• TASK TO CARRY OUT: Please return the listing below word for word, every line of it, with nothing changed or left out.

• INPUT DATA:
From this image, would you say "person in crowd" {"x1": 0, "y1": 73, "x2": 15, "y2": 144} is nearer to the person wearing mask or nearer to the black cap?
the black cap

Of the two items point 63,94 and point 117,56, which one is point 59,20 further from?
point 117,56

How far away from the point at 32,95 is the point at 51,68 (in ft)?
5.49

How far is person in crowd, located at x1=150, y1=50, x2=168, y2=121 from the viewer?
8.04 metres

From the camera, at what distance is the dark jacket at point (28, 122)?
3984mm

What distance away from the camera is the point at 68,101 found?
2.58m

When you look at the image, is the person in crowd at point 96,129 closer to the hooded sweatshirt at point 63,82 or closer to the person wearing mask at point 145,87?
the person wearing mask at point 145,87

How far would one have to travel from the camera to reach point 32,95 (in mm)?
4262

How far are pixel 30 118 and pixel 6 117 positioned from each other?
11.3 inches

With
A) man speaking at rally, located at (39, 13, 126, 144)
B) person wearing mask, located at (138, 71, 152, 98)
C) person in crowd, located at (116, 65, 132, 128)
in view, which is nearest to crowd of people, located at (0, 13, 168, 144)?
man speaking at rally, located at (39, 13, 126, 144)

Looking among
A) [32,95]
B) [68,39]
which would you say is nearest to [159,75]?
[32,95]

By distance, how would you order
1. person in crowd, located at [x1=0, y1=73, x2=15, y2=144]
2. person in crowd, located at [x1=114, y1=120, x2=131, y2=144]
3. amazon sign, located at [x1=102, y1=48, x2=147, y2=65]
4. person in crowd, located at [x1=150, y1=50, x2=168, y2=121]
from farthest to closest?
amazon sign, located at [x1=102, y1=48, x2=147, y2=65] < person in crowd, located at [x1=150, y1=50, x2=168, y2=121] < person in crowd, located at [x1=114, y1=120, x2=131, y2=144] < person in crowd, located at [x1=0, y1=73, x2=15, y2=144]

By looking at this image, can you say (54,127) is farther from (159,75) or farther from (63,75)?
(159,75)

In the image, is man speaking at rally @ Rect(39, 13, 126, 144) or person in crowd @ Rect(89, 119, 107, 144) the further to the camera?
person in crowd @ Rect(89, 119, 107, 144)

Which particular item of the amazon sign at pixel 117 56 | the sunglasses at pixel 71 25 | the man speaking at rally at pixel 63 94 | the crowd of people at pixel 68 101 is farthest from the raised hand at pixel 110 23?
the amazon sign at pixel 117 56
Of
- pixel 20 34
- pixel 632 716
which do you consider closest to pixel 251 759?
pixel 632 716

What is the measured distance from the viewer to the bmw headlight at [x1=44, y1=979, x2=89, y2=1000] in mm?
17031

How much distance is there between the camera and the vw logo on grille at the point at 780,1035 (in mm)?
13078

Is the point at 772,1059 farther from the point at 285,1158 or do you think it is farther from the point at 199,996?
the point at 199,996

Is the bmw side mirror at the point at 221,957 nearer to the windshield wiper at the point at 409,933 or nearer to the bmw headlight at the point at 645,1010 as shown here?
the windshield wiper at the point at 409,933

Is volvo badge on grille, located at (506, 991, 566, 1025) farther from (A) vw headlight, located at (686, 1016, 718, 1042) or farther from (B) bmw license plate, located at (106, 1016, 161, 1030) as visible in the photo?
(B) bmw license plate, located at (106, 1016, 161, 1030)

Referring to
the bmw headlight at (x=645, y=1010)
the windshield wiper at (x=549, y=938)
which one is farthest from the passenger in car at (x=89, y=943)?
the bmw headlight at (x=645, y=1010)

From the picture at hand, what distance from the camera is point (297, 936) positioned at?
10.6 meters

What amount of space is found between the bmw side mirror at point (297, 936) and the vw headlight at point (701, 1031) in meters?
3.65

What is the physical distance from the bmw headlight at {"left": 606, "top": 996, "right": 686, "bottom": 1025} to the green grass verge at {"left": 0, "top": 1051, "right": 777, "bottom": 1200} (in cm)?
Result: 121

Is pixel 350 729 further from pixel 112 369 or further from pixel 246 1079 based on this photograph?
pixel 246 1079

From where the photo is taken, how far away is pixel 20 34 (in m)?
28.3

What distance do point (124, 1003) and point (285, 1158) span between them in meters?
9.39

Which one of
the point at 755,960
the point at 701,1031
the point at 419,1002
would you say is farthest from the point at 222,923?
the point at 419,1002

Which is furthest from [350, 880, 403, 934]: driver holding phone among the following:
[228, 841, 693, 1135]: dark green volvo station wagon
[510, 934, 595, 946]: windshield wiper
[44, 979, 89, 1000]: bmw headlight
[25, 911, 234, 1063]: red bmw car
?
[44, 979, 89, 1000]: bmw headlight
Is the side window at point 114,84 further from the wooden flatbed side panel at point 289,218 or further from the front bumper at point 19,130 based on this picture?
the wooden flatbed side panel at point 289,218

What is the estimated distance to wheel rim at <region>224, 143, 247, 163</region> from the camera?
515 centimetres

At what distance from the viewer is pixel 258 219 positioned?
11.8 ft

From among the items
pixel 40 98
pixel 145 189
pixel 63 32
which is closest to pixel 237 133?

• FINISHED ANSWER:
From this image, would you say "person in crowd" {"x1": 0, "y1": 73, "x2": 15, "y2": 144} is nearer to the person wearing mask or nearer to the black cap?
the black cap

Of the two items point 63,94 and point 117,56, which one is point 59,20 further from?
point 117,56

How far away from the point at 32,95 is the point at 51,68 (in ft)?
5.49

How far is person in crowd, located at x1=150, y1=50, x2=168, y2=121 from the viewer?
8.04 metres

From the camera, at what distance is the dark jacket at point (28, 122)?
3984mm

What distance away from the camera is the point at 68,101 found?
2.58m

When you look at the image, is the person in crowd at point 96,129 closer to the hooded sweatshirt at point 63,82 or closer to the person wearing mask at point 145,87?
the person wearing mask at point 145,87

How far would one have to travel from the camera to reach point 32,95 (in mm)?
4262

How far are pixel 30 118 and pixel 6 117 positioned from each other?
11.3 inches

With
A) man speaking at rally, located at (39, 13, 126, 144)
B) person wearing mask, located at (138, 71, 152, 98)
C) person in crowd, located at (116, 65, 132, 128)
in view, which is nearest to crowd of people, located at (0, 13, 168, 144)?
man speaking at rally, located at (39, 13, 126, 144)

Looking among
A) [32,95]
B) [68,39]
which would you say is nearest to [159,75]?
[32,95]

By distance, how would you order
1. person in crowd, located at [x1=0, y1=73, x2=15, y2=144]
2. person in crowd, located at [x1=114, y1=120, x2=131, y2=144]
3. amazon sign, located at [x1=102, y1=48, x2=147, y2=65]
4. person in crowd, located at [x1=150, y1=50, x2=168, y2=121]
from farthest to closest?
amazon sign, located at [x1=102, y1=48, x2=147, y2=65] < person in crowd, located at [x1=150, y1=50, x2=168, y2=121] < person in crowd, located at [x1=114, y1=120, x2=131, y2=144] < person in crowd, located at [x1=0, y1=73, x2=15, y2=144]

By looking at this image, can you say (54,127) is farther from (159,75) or farther from (63,75)?
(159,75)

In the image, is man speaking at rally @ Rect(39, 13, 126, 144) or person in crowd @ Rect(89, 119, 107, 144) the further to the camera?
person in crowd @ Rect(89, 119, 107, 144)

Which particular item of the amazon sign at pixel 117 56 | the sunglasses at pixel 71 25 | the man speaking at rally at pixel 63 94 | the crowd of people at pixel 68 101 is farthest from the raised hand at pixel 110 23?
the amazon sign at pixel 117 56
Of
- pixel 20 34
- pixel 632 716
which do you consider closest to pixel 251 759?
pixel 632 716

What is the measured distance from the viewer to the bmw headlight at [x1=44, y1=979, x2=89, y2=1000] in mm?
17031

How much distance is there between the camera and the vw logo on grille at the point at 780,1035 (in mm)?
13078

Is the point at 772,1059 farther from the point at 285,1158 or do you think it is farther from the point at 199,996?
the point at 199,996

Is the bmw side mirror at the point at 221,957 nearer to the windshield wiper at the point at 409,933 or nearer to the bmw headlight at the point at 645,1010 as shown here?
the windshield wiper at the point at 409,933

Is volvo badge on grille, located at (506, 991, 566, 1025) farther from (A) vw headlight, located at (686, 1016, 718, 1042) or farther from (B) bmw license plate, located at (106, 1016, 161, 1030) as visible in the photo?
(B) bmw license plate, located at (106, 1016, 161, 1030)

Referring to
the bmw headlight at (x=645, y=1010)
the windshield wiper at (x=549, y=938)
which one is farthest from the passenger in car at (x=89, y=943)?
the bmw headlight at (x=645, y=1010)

From the picture at hand, what distance from the camera is point (297, 936) positioned at?
10.6 meters

What amount of space is found between the bmw side mirror at point (297, 936) and the vw headlight at point (701, 1031) in meters?
3.65

What is the physical distance from the bmw headlight at {"left": 606, "top": 996, "right": 686, "bottom": 1025} to the green grass verge at {"left": 0, "top": 1051, "right": 777, "bottom": 1200} (in cm)?
Result: 121

Is pixel 350 729 further from pixel 112 369 or further from pixel 246 1079 based on this photograph?
pixel 246 1079

From where the photo is taken, how far away is pixel 20 34 (in m)?
28.3

What distance do point (124, 1003) and point (285, 1158) span between them in meters?
9.39

Which one of
the point at 755,960
the point at 701,1031
the point at 419,1002
would you say is farthest from the point at 222,923?
the point at 419,1002

Which is furthest from [350, 880, 403, 934]: driver holding phone among the following:
[228, 841, 693, 1135]: dark green volvo station wagon
[510, 934, 595, 946]: windshield wiper
[44, 979, 89, 1000]: bmw headlight
[25, 911, 234, 1063]: red bmw car
?
[44, 979, 89, 1000]: bmw headlight
Is the side window at point 114,84 further from the wooden flatbed side panel at point 289,218 or further from the front bumper at point 19,130 based on this picture?
the wooden flatbed side panel at point 289,218

What is the estimated distance to wheel rim at <region>224, 143, 247, 163</region> from the camera?
515 centimetres

At what distance from the viewer is pixel 258 219 positioned?
11.8 ft

From among the items
pixel 40 98
pixel 145 189
pixel 63 32
which is closest to pixel 237 133?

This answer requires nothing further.